Things to do:
• A. Answer these questions from the text on the antiwar protests:
(i) Which organization is named as the sponsor of the protests?
(ii) In which city will the national rally take place?
(iii) What body, planning the rallies, includes the Free Palestine Alliance?
• B. Quote the stretch of the antiwar protests text from "Antiwar Protests" through "International Socialist Organization.".

Saturday, September 24, 2005 Washington, D.C., San Francisco, Los Angeles, and Seattle

Antiwar Protests

 

Sponsored by ANSWER

Background:
ANSWER (Act Now to Stop War & End Racism) is organizing rallies in several cities for Saturday, September 24, 2005, to oppose the occupation of Iraq.  A national rally will be held in Washington, D.C.; regional rallies will be held in San Francisco, Los Angeles, and Seattle.    Support for the "Palestinian right of return" is a secondary theme of the rallies. 

Several anti-Israel groups are on the ANSWER Steering Committee planning the rallies, including the Free Palestine Alliance, Muslim Students Association, Al-Awda Palestine Right of Return Coalition, New Jersey Solidarity, and the International Socialist Organization.

Data segment:
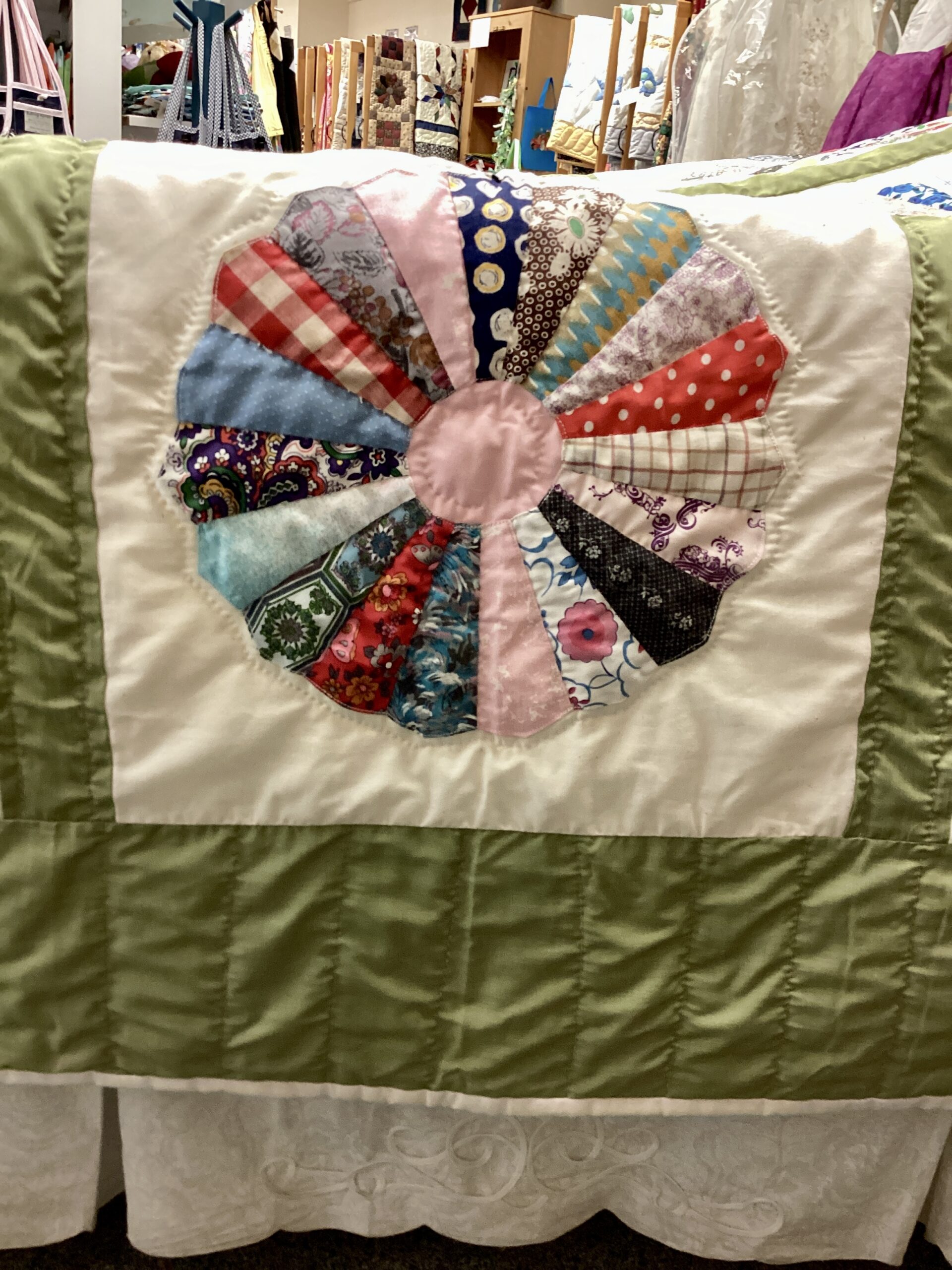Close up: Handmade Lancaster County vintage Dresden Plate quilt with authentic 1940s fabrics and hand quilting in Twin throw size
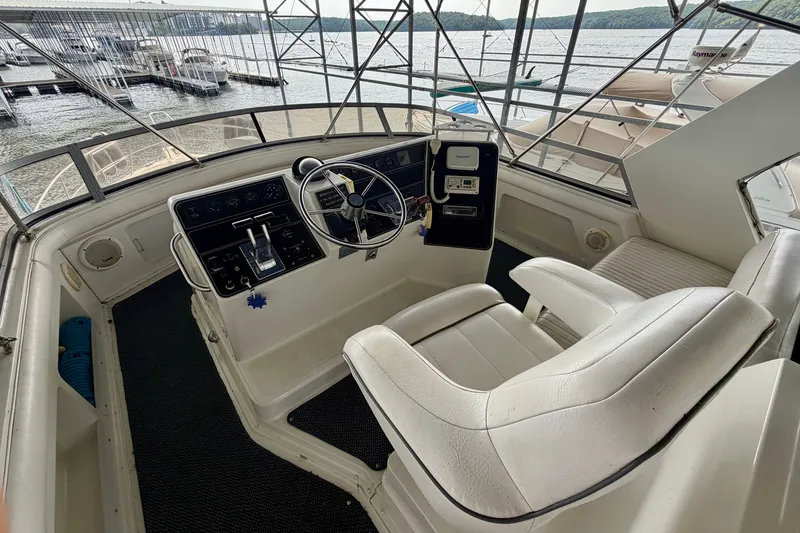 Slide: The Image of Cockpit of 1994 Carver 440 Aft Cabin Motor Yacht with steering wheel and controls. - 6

Solved problems:
• A.
(i) ANSWER (Act Now to Stop War & End Racism)
(ii) Washington, D.C.
(iii) The ANSWER Steering Committee

• B.
Antiwar Protests

 

Sponsored by ANSWER

Background:
ANSWER (Act Now to Stop War & End Racism) is organizing rallies in several cities for Saturday, September 24, 2005, to oppose the occupation of Iraq.  A national rally will be held in Washington, D.C.; regional rallies will be held in San Francisco, Los Angeles, and Seattle.    Support for the "Palestinian right of return" is a secondary theme of the rallies. 

Several anti-Israel groups are on the ANSWER Steering Committee planning the rallies, including the Free Palestine Alliance, Muslim Students Association, Al-Awda Palestine Right of Return Coalition, New Jersey Solidarity, and the International Socialist Organization.